# [What you will do]
Retype the lines of the listing below exactly, but only those from the one containing "What Joy! He Lives!" through the last line; pictures stay out.

# [Recorded data]
☆ ☆ ☆ ☆

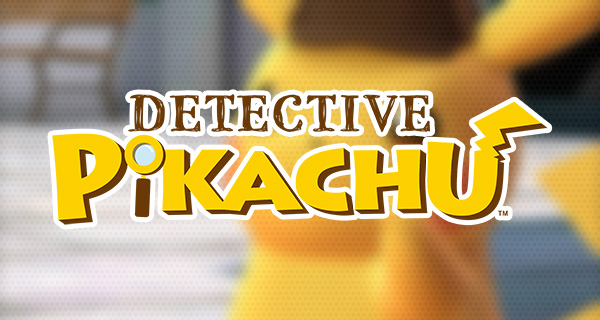 Détective Pikachu : nous l'avons fini et nous vous donnons notre avis !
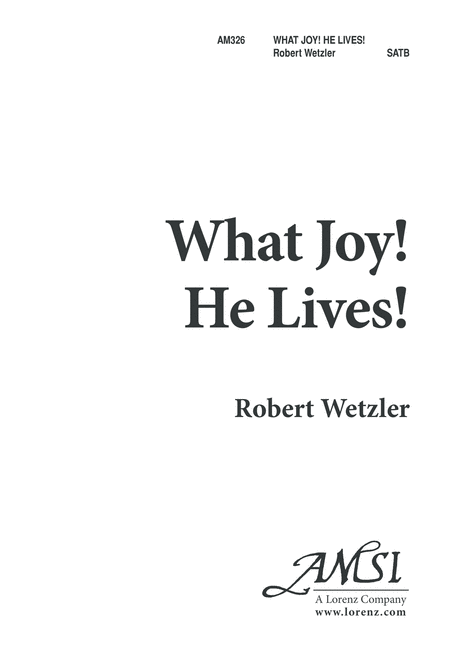 What Joy! He Lives!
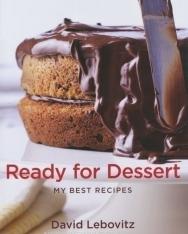 David Lebovitz: Ready for Dessert - My Best Recipes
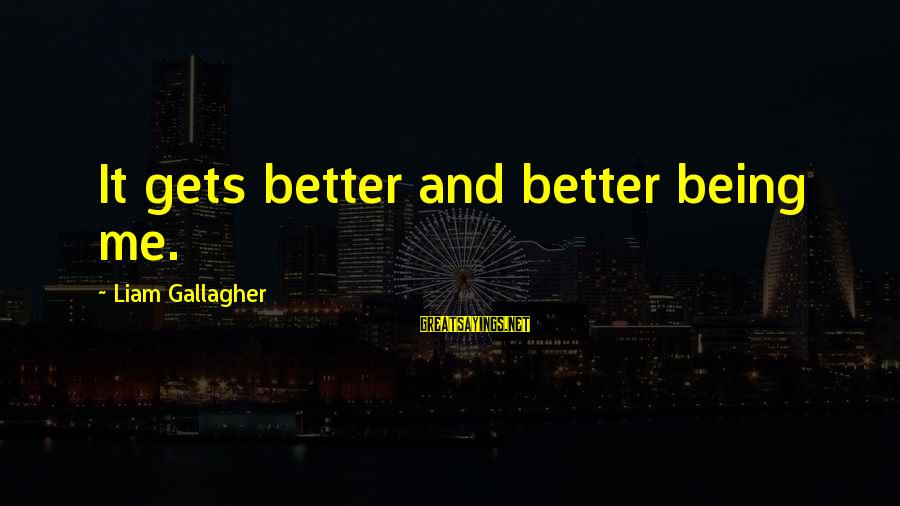 It Gets Better Sayings By Liam Gallagher: It gets better and better being me.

☆ ☆ ☆ ☆

# [Exercise output]
 What Joy! He Lives!
 David Lebovitz: Ready for Dessert - My Best Recipes
 It Gets Better Sayings By Liam Gallagher: It gets better and better being me.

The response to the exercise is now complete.